Le ralentissement du marché a eu un impact sur ses ventes. Elle a une cinquantaine de condos invendus. « Ceux qui vendent sont ceux qui acceptent de baisser leur prix », concède-t-elle.

Ventes de condos en chute libre

Les ventes de condos sont d’ailleurs en chute libre. Depuis le début de l’année, dans les comtés de Broward, Dade et West Palm Beach, il s’est vendu 46 306 condos, contre 80 328 pour toute l’année 2006.

Les prix ont suivi une courbe similaire. Un condo qui avait une valeur marchande de 200 000 $, il y a deux ans à peine, se revend maintenant sous les 140 000 $.

Les vendeurs sont, pour un fort pourcentage, des Américains vieillissants qui supportent de plus en plus difficilement le fardeau des taxes et des assurances.

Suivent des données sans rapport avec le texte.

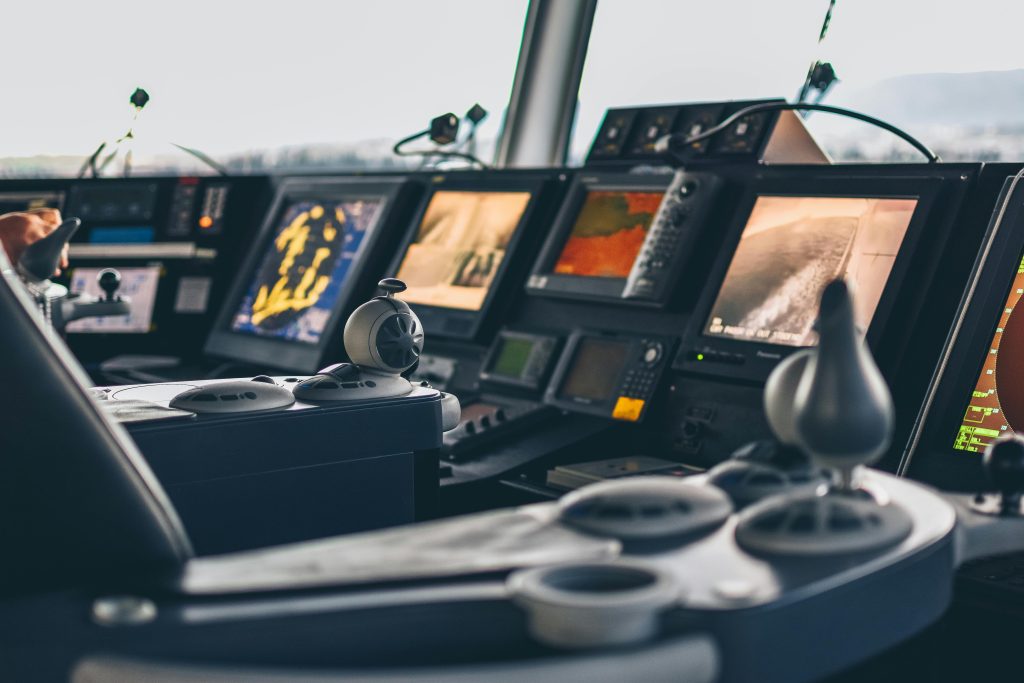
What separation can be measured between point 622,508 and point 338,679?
0.28 meters

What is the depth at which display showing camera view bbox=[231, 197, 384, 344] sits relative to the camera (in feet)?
10.2

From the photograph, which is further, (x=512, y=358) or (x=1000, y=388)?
(x=512, y=358)

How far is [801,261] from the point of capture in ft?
6.95

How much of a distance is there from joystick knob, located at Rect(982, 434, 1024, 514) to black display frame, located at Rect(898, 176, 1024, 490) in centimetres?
70

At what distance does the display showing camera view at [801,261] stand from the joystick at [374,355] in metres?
0.75

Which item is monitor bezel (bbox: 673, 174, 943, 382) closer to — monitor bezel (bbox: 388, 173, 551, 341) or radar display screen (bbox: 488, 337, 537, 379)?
radar display screen (bbox: 488, 337, 537, 379)

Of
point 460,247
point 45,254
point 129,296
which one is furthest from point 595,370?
point 129,296

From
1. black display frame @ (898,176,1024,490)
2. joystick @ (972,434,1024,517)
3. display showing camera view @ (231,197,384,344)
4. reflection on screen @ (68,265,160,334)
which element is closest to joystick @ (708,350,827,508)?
joystick @ (972,434,1024,517)

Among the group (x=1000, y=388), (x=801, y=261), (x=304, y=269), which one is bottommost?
(x=304, y=269)

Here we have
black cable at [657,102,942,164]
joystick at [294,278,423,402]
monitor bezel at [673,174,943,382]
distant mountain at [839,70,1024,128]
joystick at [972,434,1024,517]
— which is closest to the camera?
joystick at [972,434,1024,517]

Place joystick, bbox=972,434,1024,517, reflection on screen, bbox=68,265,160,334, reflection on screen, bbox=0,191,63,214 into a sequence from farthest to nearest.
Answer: reflection on screen, bbox=0,191,63,214
reflection on screen, bbox=68,265,160,334
joystick, bbox=972,434,1024,517

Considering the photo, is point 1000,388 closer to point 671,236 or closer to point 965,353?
Answer: point 965,353

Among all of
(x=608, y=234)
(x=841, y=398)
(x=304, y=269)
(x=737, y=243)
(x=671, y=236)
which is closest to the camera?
(x=841, y=398)

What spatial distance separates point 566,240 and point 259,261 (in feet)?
3.92
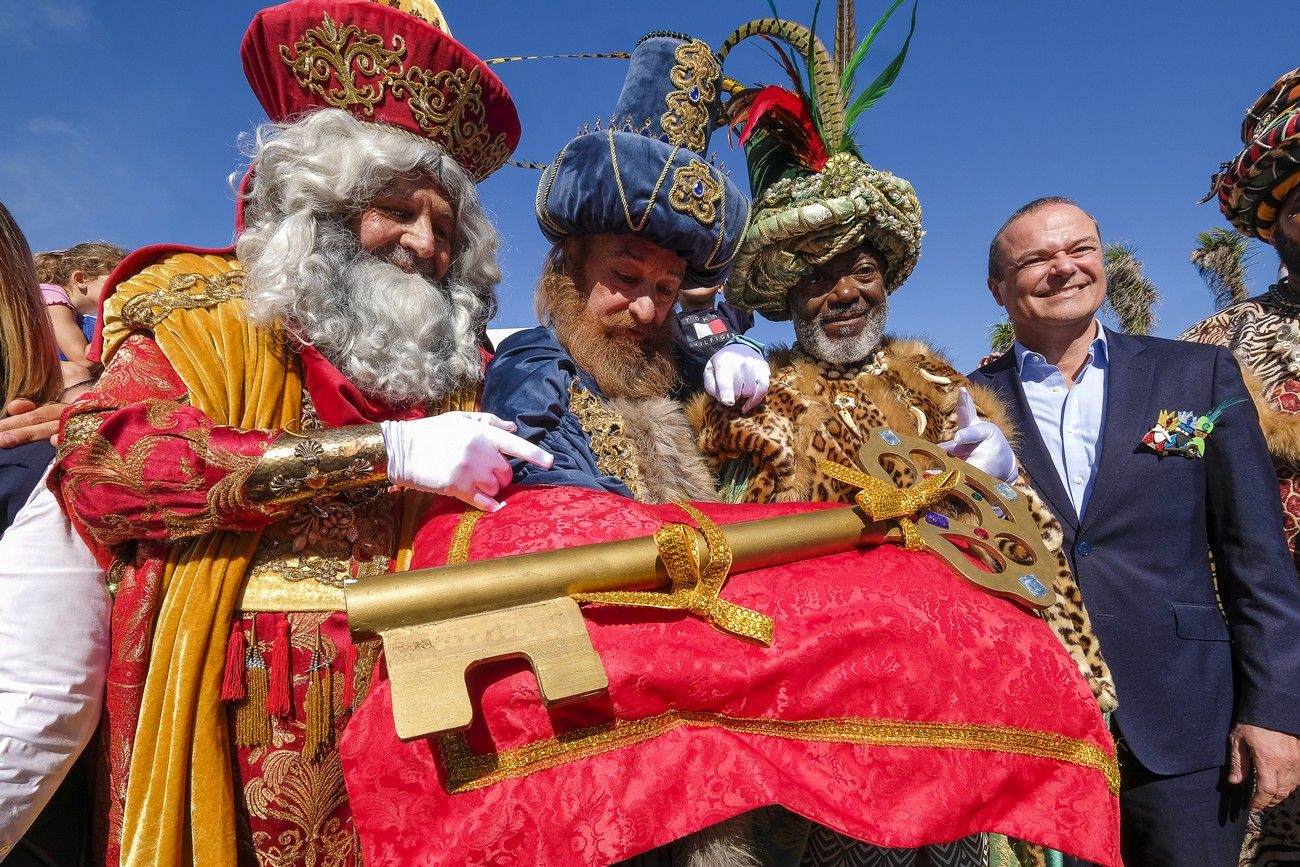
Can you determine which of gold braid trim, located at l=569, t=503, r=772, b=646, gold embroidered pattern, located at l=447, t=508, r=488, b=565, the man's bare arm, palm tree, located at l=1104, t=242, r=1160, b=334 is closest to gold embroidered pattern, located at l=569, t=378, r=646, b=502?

Il y a aussi des snowbirds québécois parmi les vendeurs qui veulent passer leur hiver dans des condos qu’ils vont louer cinq ou six mois par année. Dennis Lussier, agent immobilier qui vend dans West Palm Beach et Boca Raton, constate que des condos, il y en a sans doute plus d’un millier à vendre dans son secteur.

« Je ne m’attends pas à un retour à l’équilibre avant de 12 à 24 mois », analyse-t-il.

Pour lui, comme pour d’autres, le creux de la vague ne serait pas atteint et les prix des condos pourraient encore baisser.